Terraform will perform the actions described above.
Only 'yes' will be accepted to approve.
Enter a value: yes
Apply complete! Resources: 44 added, 0 changed, 0 destroyed.
Outputs:
instructions = <<EOT
To access the application, open: http://34.123.123.123/
EOT
Now the setup should be activate and serving on the load balancer IP address:
We can now test the failover by either stopping the Nginx container or more easily by just terminating the current instance:
In a minute or two, the disk should have failed over to the other zone and the instance in the other zone should be running. We can check the load balancer status to see that the backends were updated and that the application is again serving traffic:
Conclusion
While there are many fine options for doing high availability (and not of all of them cloud specific), this method achieves a relatively application independent way of providing high availability.
However, it may not be the best option in all cases, especially with more complex application. You could also consider solutions like:
- Pacemaker (open source cluster manager)

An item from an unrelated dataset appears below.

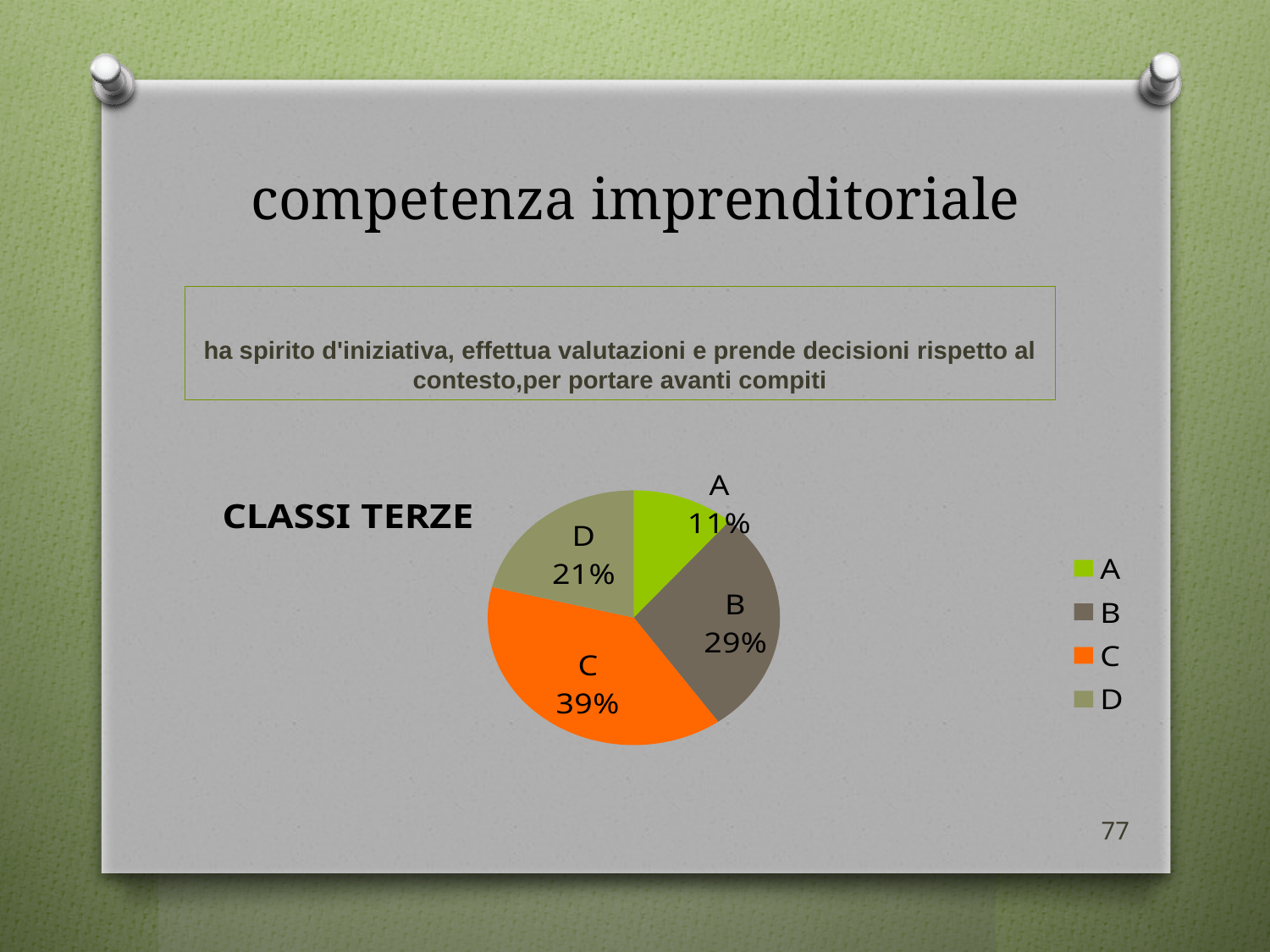
What is the share for category A in the pie chart? 11% What type of chart is shown on the slide? pie chart Which category has the largest slice of the pie chart? C How many categories does the pie chart have? 4 What label appears to the left of the pie chart? CLASSI TERZE What is the share for category B in the pie chart? 29% What is the share for category D in the pie chart? 21% Which is larger, the share for B or the share for D? B What is the difference in percentage points between category C and category B? 10 What is the share for category C in the pie chart? 39% Which category has the smallest slice of the pie chart? A How many entries does the legend list? 4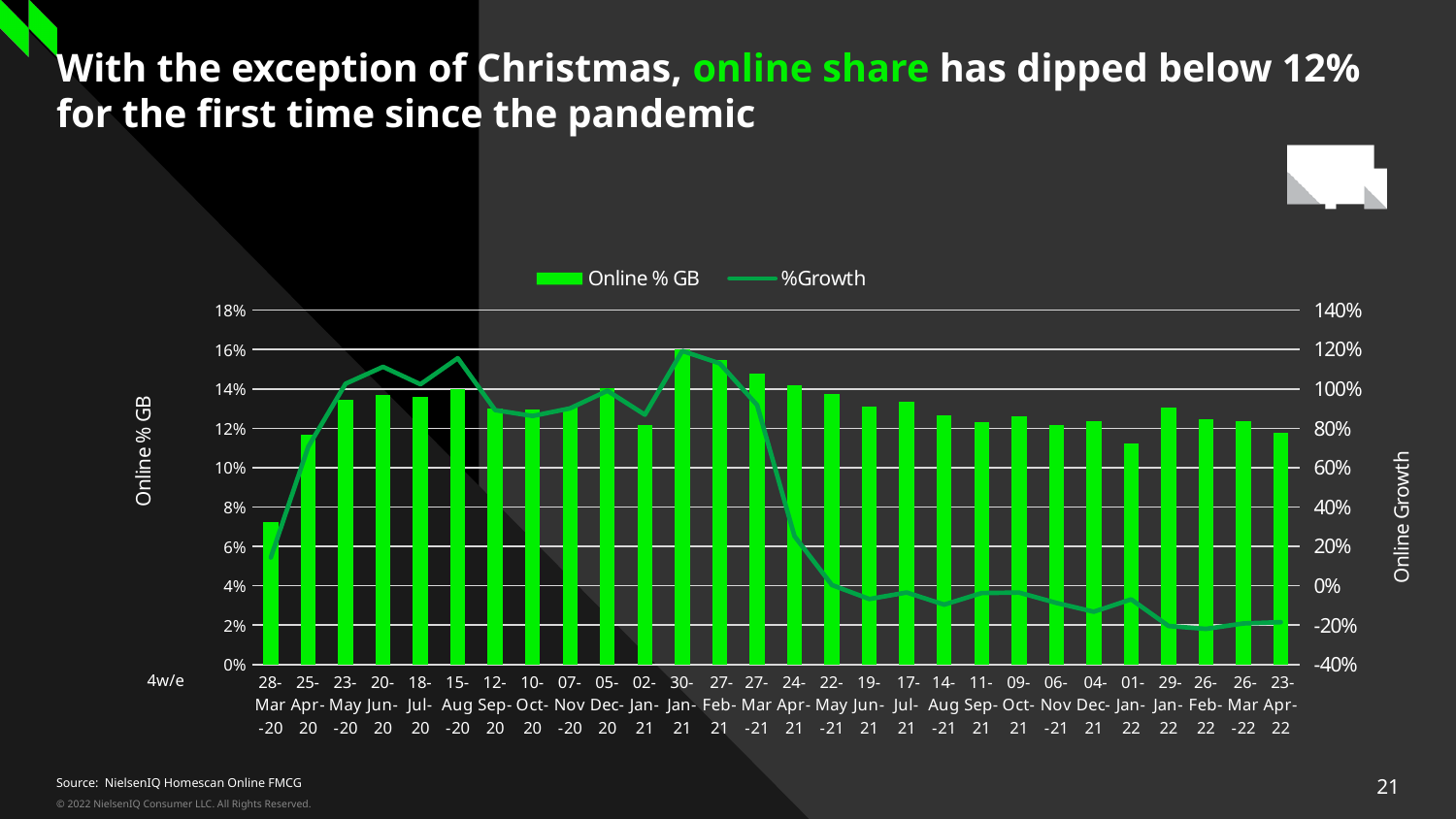
Which period has the lowest Online % GB bar? 28-Mar-20 What kind of chart is shown on the slide? A combined bar and line chart How many 4w/e periods are plotted along the x axis? 28 What are the two series named in the legend? Online % GB and %Growth How many series does the legend list? 2 Which has the larger Online % GB bar, 28-Mar-20 or 25-Apr-20? 25-Apr-20 Which period has the highest Online % GB bar? 30-Jan-21 Is the Online % GB value for 28-Mar-20 greater or less than 8%? less Is the Online % GB value for 01-Jan-22 greater or less than 12%? less Is the %Growth value for 23-Apr-22 greater or less than 0%? less What is the title of the right-hand vertical axis? Online Growth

- Using managed services (Cloud Functions, GKE, etc.)
- Running in regional managed instance groups and replicating data via Cloud Storage or filer, application-level replication mechanisms or database clustering services
One other thing to keep in mind is that force-attaching a disk to another instance is a disruptive operation from I/O perspective and requires the filesystem to support journaling correctly (there is always a non-zero chance of filesystem issues due to possibly lurking bugs). In the example, we’ve added automatic snapshotting of the disk to reduce the chance of data loss.
Also, if you run terraform apply
again, Terraform will want to switch the disk back to the primary instance and change the backend to primary UMIG. Before performing further Terraform configuration changes, you should make sure the application is being served from the primary VM (or augment the modules to have ignore_changes
for certain fields).
Finally, zonal outages may not be as clear as a complete outage. You can also fail over the application manually by posting a message containing just {}
to the Pub/Sub topic.